Can Explanations Lead to More Questions?

One of the benefits of being a Christian online are all the wonderful atheists who are drawn to us, like a Jehovah’s Witness to a doorbell convention. The latest atheist apologist to try their luck to deconvert me is Lucas. Although he claims to want to talk about epistemology, he prefers push the conversation to arguments made by all-round nice guy, Richard Dawkins: Lucas claims that God can never be an explanation, because that only leads to more questions.

Originally Lucas claimed belief in God leads to an infinite regress because “If everything needs a creator, what created your creator?”. Far from the faith-destroying zinger it’s meant to be, claiming everything needs a cause is demonstrably the opposite of the cosmological argument. The cosmological argument does not assume that everything needs a cause, but shows the exact opposite: that there must be at least one thing which does not (which most of us identify as God). Lucas now realizes this, “It’s not my argument, I agree not everything has to have a cause.”

Instead he now appears to say:

Explanations which lead to more questions are not good explanations.

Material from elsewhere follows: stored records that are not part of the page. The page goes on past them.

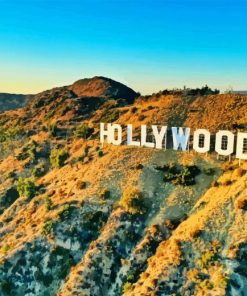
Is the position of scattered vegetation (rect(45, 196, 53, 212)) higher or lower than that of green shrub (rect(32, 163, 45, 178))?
lower

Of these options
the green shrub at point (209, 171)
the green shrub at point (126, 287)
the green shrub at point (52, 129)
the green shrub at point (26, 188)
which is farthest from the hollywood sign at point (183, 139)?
the green shrub at point (126, 287)

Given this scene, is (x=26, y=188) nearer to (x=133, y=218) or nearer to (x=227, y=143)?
(x=133, y=218)

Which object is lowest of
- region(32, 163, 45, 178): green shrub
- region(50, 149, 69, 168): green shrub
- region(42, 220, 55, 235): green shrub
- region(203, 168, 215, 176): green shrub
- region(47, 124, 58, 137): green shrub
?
region(42, 220, 55, 235): green shrub

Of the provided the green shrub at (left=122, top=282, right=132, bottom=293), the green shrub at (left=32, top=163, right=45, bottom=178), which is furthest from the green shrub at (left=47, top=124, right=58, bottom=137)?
the green shrub at (left=122, top=282, right=132, bottom=293)

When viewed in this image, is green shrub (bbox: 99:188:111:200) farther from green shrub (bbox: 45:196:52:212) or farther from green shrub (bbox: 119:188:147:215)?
green shrub (bbox: 45:196:52:212)

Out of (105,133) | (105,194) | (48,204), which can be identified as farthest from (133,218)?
(105,133)

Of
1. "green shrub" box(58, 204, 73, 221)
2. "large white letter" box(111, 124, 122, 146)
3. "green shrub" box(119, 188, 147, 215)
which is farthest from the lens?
"large white letter" box(111, 124, 122, 146)

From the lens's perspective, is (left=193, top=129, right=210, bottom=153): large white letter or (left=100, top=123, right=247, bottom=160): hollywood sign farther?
(left=193, top=129, right=210, bottom=153): large white letter

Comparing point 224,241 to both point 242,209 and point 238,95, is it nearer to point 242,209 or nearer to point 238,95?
point 242,209
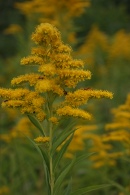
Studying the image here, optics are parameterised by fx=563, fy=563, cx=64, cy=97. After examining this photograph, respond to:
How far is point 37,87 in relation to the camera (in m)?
2.58

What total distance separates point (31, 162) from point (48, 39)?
2.00m

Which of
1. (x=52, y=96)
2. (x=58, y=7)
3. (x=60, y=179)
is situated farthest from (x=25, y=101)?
(x=58, y=7)

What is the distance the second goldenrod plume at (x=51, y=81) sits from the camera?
2635 millimetres

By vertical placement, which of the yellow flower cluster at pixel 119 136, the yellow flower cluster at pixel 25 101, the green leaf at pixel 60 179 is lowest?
the green leaf at pixel 60 179

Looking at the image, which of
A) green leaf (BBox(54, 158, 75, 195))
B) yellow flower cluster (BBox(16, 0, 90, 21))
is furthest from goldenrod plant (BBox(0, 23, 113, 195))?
yellow flower cluster (BBox(16, 0, 90, 21))

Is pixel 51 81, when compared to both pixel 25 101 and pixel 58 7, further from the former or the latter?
pixel 58 7

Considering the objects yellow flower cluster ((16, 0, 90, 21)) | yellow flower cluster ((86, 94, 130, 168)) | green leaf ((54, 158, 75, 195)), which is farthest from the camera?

Its this watered down Dawkinsidity I’d like to talk about here. This modified claim is just plain false.

Genuine questions are good

Imagine that you are with Captain Cook on his voyage to the South Pacific. Having sailed to exotic Pacific islands to observe the transit of Venus, you sail South West. Then, over the horizon, you spot Australia. No doubt you would have many questions about the new continent, like: ‘How big is it?’, ‘What sort of animals are there?’, ‘Is it suitable for founding new settlements?’, ‘How did a spider grow that big?’. I can guarantee that nobody aboard, doubted the they had just discovered a new landmass just because that would lead to more questions.

Any discovery, in any field, leads to more questions. That’s not just true in geography, but in any field such as the sciences, history, or medicine. In none of them do people suggest that just because an explanation leads to more questions that it is a bad explanation. In the same way, there’s no reason to reject God just because belief in him leads to more questions.

In fact, this isn’t just a bad argument (in the sense it is illogical). It’s a bad argument because it tries to get us to do exactly the wrong thing. When we discover a new fact in history, or geography, or any field we should be led to ask questions. Curiosity and genuine open questions are wonderful, wonderful things.

This morning LIGO directly detected gravitational waves for the very first time. Two black holes coalesced together producing a chirp signal, exactly as predicted. If your head isn’t running with questions: ‘What are gravitational waves?’, ‘Is it too good to be true - why didn’t we see any two and three sigma events?’, ‘Where were the black holes which produced it?’, ‘How big were they?’, ‘Can we detect other objects?’, ‘How can we get the current noise floor down’, then it should be.

Conclusion

The argument that good explanations can’t lead to more questions is obviously wrong. There’s no reason why explanations shouldn’t lead to more questions. The exact opposite is true. They should!